For the second year in a row, I’ve procrastinated writing this reflection. I don’t consider myself a good writer and so I struggle with how to express the emotions I feel when I do TABSA work. Words do not seem adequate to describe the camaraderie I feel when working with the 2016 team, the joy I felt dancing with the local teachers at the gala we had in Port Elizabeth, the pride I felt when hearing how a South African teacher changed her pedagogy after our workshops last year, or the admiration I feel for the Swazi teachers who are dedicated to teaching even though the drought threatens to close schools due to the lack of water for sanitation.
Last year, I joined the team at the recommendation of a science colleague, Alison Hobbie, whom I had seen around campus but did not know well. It was a bit daunting to fly across the world to join a group of people I had never met, as I showed up late due to another teaching commitment. This year, once again joining the team late, it felt more like I was going to a family reunion. There were many familiar faces I was looking forward to seeing and several new ones I was excited to get to know. It’s an exhilarating feeling to be surrounded by other people who are committed to the same goal of helping our African colleagues and, for the second year, I was honored to be amongst such a group.
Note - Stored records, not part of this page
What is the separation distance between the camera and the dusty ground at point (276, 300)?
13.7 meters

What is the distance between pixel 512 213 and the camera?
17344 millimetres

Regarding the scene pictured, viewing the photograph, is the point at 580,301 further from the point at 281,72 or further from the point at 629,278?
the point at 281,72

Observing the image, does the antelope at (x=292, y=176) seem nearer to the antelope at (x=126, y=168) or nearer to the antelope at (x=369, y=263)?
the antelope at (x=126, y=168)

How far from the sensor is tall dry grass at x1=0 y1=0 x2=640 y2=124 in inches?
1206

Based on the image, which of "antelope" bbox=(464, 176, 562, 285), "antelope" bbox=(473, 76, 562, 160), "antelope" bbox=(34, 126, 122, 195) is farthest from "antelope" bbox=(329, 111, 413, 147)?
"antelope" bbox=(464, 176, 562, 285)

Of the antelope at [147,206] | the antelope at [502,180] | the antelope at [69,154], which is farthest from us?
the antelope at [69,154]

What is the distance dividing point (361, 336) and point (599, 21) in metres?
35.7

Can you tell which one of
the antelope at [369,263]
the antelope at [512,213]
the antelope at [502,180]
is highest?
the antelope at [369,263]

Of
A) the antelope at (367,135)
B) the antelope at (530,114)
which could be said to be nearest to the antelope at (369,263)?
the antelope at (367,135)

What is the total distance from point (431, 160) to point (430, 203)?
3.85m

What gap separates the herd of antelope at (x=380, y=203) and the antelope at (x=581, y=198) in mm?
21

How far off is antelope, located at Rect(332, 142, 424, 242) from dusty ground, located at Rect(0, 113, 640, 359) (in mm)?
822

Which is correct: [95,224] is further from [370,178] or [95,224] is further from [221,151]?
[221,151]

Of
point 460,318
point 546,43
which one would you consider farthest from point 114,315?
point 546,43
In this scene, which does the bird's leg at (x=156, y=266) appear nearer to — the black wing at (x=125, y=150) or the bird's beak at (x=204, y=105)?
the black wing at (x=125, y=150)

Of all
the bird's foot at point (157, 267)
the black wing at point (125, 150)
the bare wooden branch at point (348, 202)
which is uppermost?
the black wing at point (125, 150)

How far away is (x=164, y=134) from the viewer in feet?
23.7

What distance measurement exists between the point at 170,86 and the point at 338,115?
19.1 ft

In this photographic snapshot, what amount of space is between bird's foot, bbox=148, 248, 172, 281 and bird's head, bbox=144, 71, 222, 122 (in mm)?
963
The four weeks I spent in Southern Africa this summer were some of the happiest I’ve had all year. It was hard work, but extremely rewarding. The teachers were once again like sponges, desperate for anything we could share with them so that they could better help their learners. During the second week of the trip, we held two sets of workshops in Mpumalanga. During the second one, the math team expected about 85 teachers to be split between two classrooms. Instead, we were inundated with teachers. The next thing I knew, Natasha Crawford and I were trying to cover financial math with 76 teachers in the room. I overwhelmed and scattered. Jim Metz came to help us out, but I still felt as if we weren’t adequately reaching every group of teachers and I worried some were being left behind. Then it dawned on me that the teachers in that room routinely have 60-80 learners in a class and they don’t have other teachers to help them out. I came away with a greater admiration for what those teachers go through on a daily basis. To be honest, if I were in their shoes, I’d probably become frustrated and possibly check out. Yet they persevere and attend workshops, going so far as to ask for more, because they are dedicated to their craft and their learners.
In that same week, I saw some teachers I had met the previous year at the workshops we held in Kamhlushwa. One pulled me aside to tell me that her teaching had changed from the previous year. She emphasized that our workshops and our conversations had helped her realize that learners often want to learn. When they struggle, it is because they are figuring things out and not because they don’t want to learn. She routinely has learners present solutions to one another and will sometimes pretend that she does not know an answer so that the learners have to make sense of the problem together. And, her results improved! It was exciting to hear that she had embraced a pedagogy I believe can be beneficial for students and even more exciting to hear that, as a lead teacher, she was passing on such an approach to her peers.
My parents, who grew up in rural eastern Africa in conditions similar to those I observed this summer, have always instilled in me the importance of education, saying that it is one thing that can never be taken away from a person. From them, I internalized the value of education, but to a certain extent, I took mine for granted. Seeing the limited access to educational opportunities my African colleagues had pushed me to reflect on my own background. I came away from this TABSA trip with a greater appreciation for the opportunities I’ve had and with renewed passion for increasing educational access for others.